5° Les conditions dans lesquelles les contrats de convergence peuvent contribuer à la relocalisation d’activités culturelles, audiovisuelles, cinématographiques, musicales et de formation dans les collectivités d’outre‑mer ;

6° Les indicateurs nécessaires au suivi annuel de la convergence culturelle, sociale et économique dans les secteurs du spectacle vivant, de l’audiovisuel, du cinéma, de la musique, du livre et des industries culturelles et créatives.
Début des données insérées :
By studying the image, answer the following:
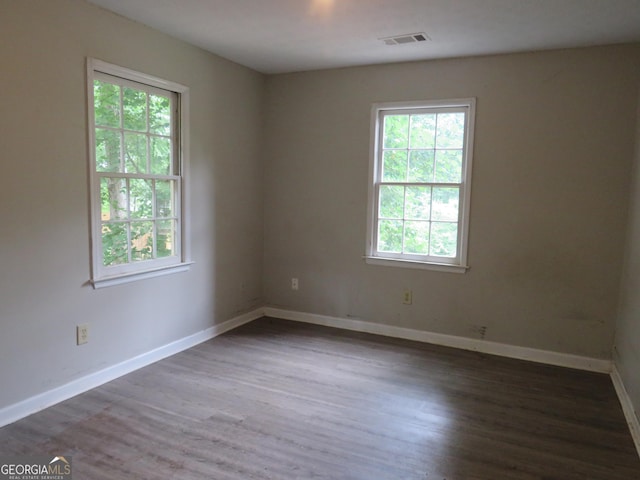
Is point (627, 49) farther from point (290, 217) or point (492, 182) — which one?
point (290, 217)

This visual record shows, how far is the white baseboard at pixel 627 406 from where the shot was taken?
8.19 ft

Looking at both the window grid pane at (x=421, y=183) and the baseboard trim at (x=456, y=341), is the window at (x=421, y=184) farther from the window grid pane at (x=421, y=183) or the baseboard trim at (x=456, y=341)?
the baseboard trim at (x=456, y=341)

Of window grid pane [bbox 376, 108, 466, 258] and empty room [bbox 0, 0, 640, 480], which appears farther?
window grid pane [bbox 376, 108, 466, 258]

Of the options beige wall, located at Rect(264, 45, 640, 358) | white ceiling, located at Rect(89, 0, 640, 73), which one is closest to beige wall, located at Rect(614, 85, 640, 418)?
beige wall, located at Rect(264, 45, 640, 358)

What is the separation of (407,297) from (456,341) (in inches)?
22.3

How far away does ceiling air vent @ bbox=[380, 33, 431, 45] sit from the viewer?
3.23m

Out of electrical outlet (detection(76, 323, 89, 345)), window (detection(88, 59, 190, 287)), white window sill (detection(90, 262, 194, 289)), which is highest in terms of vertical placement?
window (detection(88, 59, 190, 287))

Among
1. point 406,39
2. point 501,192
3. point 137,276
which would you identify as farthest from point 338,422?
point 406,39

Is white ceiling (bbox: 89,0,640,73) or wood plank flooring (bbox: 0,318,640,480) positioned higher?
white ceiling (bbox: 89,0,640,73)

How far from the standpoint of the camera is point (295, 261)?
15.1 feet

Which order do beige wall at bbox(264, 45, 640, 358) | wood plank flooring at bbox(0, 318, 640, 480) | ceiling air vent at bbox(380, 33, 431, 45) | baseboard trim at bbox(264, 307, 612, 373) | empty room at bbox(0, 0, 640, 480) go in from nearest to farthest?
wood plank flooring at bbox(0, 318, 640, 480), empty room at bbox(0, 0, 640, 480), ceiling air vent at bbox(380, 33, 431, 45), beige wall at bbox(264, 45, 640, 358), baseboard trim at bbox(264, 307, 612, 373)

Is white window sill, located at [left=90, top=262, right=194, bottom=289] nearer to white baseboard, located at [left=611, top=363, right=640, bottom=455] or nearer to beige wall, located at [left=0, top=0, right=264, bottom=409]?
beige wall, located at [left=0, top=0, right=264, bottom=409]

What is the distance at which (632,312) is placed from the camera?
2.90 m

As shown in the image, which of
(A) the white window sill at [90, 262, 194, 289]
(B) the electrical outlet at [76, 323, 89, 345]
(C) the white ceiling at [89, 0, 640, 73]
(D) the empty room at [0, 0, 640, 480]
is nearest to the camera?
(D) the empty room at [0, 0, 640, 480]
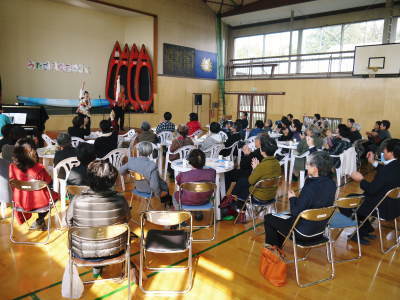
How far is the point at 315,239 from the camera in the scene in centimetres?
294

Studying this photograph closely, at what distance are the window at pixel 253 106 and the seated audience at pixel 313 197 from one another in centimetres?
1149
Ce rapport formule des recommandations afin d’améliorer l’accès au régime des intermittents du spectacle, de renforcer la cohérence des dispositifs nationaux de soutien à la culture en outre-mer et de faire du développement de l’activité culturelle un levier de convergence économique, sociale et territoriale.

Article 5

Un rapport public annuel, établi conjointement par le ministre chargé de la culture et par l’opérateur public de l’emploi compétent, évalue les conditions d’accès au régime des intermittents du spectacle dans chaque collectivité d’outre‑mer, l’évolution du volume d’emploi dans les secteurs concernés, les effets des adaptations territoriales sur la continuité des droits sociaux et leur impact sur la structuration des filières culturelles.

Ce rapport est transmis au Parlement avant le 31 mars de chaque année.

Article 6

I. – La charge pour l’État est compensée à due concurrence par la création d’une taxe additionnelle à l’accise sur les tabacs prévue au chapitre IV du titre Ier du livre III du code des impositions sur les biens et services.

II. – La charge pour les organismes de sécurité sociale est compensée à due concurrence par la majoration des droits mentionnés aux articles L. 136‑1 et suivants du code de la sécurité sociale.

III. – La charge pour les collectivités territoriales est compensée à due concurrence par une majoration de la dotation globale de fonctionnement, et, corrélativement pour l’État, par une augmentation des impositions de toute nature.